凌晨一点,我羊水破了。
忍着阵痛收拾证件时,却翻遍全屋也找不到准生证。
“宋砚舟,准生证呢?”
我额头全是冷汗,宋砚舟的喉结滚了滚,不敢看我的眼睛。
“准生证......我借给素云了,她今天在县医院生孩子。”
我不可置信地瞪大眼睛,“你在说什么胡话!大哥都走了一年,她哪来的孩子?”
“是......是我的......”
我的大脑轰的一声,像被雷劈中。
来不及质问,我疼得眼前发黑,浑身发抖,
“解释的话后面再说,你先送我去医院!”
说完,还不等我动作,宋砚舟却一把冲过来,双手按住我,用力将快露头的孩子猛的往里塞。
“宋砚舟,这也是你亲生骨肉啊......你疯了.....”
不管我如何哭求,他都一言不发,直到我力竭瘫软,
“鸢鸢,你再忍忍,等素云的风头过了,以后我会好好补偿你的。”
他毫不留情将我锁在屋里,盯着他转身离开的背影,我恨声道:
……
宋砚舟脸色一白,“鸢鸢,孩子没了,我知道你难过,我也难过。”
“你难过?你该春风得意啊,宋砚舟。我离婚,正好腾位置,成全你们一家,你在这装什么深情?”
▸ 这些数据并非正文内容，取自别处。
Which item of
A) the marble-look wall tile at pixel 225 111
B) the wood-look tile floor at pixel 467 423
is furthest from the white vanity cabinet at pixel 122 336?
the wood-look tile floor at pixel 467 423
宋砚舟的脸色由白转青,又由青涨红,像是被人狠狠扇了一巴掌。
周素云扶着门框,脸色煞白,手指紧紧攥住宋砚舟的衣袖。
“谢鸢,你凭什么这样说砚舟?”
“你也不是个好东西,男人没了你转头就爬上小叔子的床。”
啪!
一个耳光狠狠甩在我脸上。
宋砚舟的手还悬在半空,微微颤抖着。
他是被烫到一般缩回手,低头看着自己的掌心,嘴唇翕动:“鸢鸢,对不起,我不是......”
“滚。”
我扯过被子蒙住头,死死咬住自己的手臂,不让自己哭出声来。
当天下午,我当掉了结婚时的戒指。
交完费,我独自办理了出院手续。
拖着沉重的身体,回到那个住了五年的家。